▽

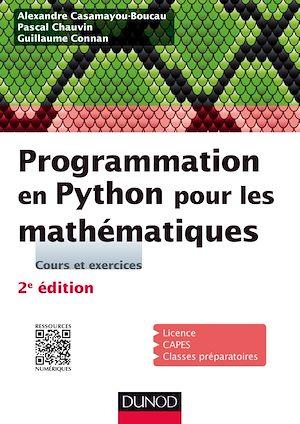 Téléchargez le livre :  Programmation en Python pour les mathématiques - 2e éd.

△
▽

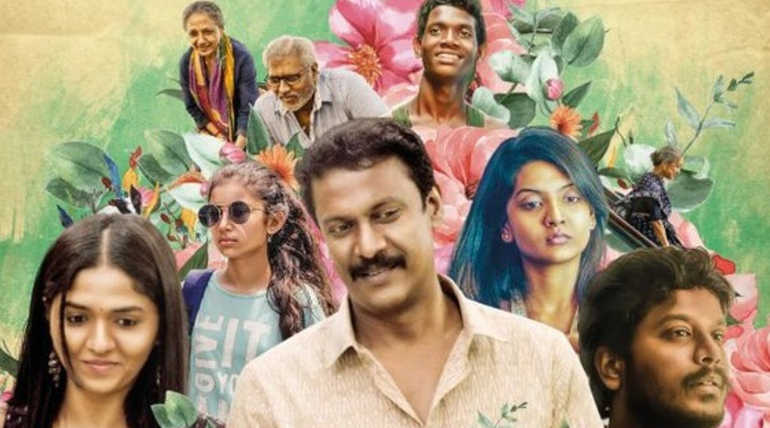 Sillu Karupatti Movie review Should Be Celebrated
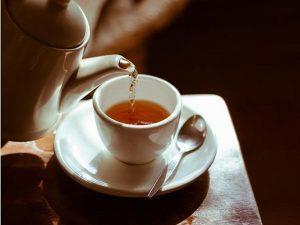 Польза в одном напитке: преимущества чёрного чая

△

**WORK TO COMPLETE**
In the listing above, find the line with "Sillu Karupatti Movie" and the line with "Польза в одном". Set down both and every line between them, minus the pictures.

**OUTPUT OF THE EXERCISE**
 Sillu Karupatti Movie review Should Be Celebrated
 Польза в одном напитке: преимущества чёрного чая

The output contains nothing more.